### TASK DESCRIPTION
Exact copies of the lines below, from the one with "should be as" up to and including the one with "周鹏主教练兼球员身份的选择不", are what this calls for; leave out pictures.

### LISTED ENTRIES
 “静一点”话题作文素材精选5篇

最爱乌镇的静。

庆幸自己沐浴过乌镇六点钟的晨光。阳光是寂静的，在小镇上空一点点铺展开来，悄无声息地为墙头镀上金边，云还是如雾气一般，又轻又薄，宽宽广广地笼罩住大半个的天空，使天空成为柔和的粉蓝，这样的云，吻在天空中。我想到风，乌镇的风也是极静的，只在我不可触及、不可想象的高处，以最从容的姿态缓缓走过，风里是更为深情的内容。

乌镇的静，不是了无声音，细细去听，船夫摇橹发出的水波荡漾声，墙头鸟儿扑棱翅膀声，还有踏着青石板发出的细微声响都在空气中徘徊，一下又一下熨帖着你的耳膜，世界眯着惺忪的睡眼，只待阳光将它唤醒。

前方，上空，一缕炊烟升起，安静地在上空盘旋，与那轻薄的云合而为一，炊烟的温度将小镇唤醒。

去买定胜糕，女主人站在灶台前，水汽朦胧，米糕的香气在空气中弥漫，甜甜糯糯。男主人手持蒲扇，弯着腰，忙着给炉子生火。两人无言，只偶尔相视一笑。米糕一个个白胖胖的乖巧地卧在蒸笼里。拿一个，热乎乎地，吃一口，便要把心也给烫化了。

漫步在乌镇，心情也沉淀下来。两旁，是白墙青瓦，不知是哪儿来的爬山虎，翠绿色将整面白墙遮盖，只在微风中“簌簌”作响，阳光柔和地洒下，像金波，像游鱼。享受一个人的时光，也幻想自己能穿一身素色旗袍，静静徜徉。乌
* * *
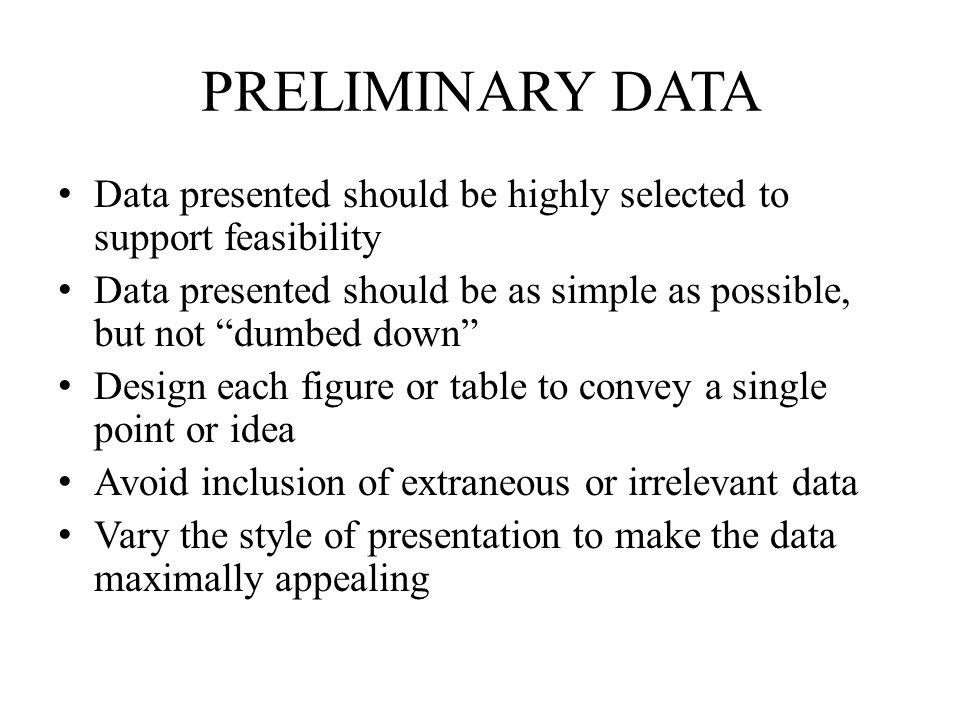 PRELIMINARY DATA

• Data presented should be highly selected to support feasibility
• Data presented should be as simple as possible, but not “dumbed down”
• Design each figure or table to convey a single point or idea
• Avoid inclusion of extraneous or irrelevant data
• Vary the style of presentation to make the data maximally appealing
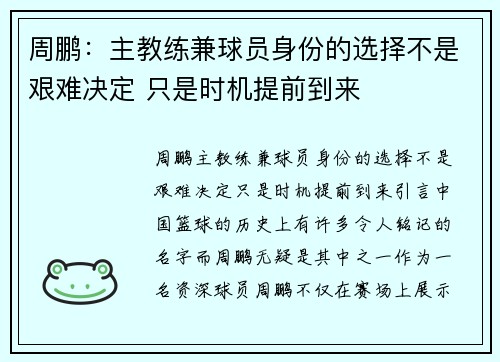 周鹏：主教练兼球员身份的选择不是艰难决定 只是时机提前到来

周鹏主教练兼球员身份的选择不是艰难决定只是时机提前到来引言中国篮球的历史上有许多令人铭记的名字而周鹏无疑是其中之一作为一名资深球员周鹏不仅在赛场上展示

### PROBLEM SOLUTION
• Data presented should be as simple as possible, but not “dumbed down”
• Design each figure or table to convey a single point or idea
• Avoid inclusion of extraneous or irrelevant data
• Vary the style of presentation to make the data maximally appealing
 周鹏：主教练兼球员身份的选择不是艰难决定 只是时机提前到来

周鹏主教练兼球员身份的选择不是艰难决定只是时机提前到来引言中国篮球的历史上有许多令人铭记的名字而周鹏无疑是其中之一作为一名资深球员周鹏不仅在赛场上展示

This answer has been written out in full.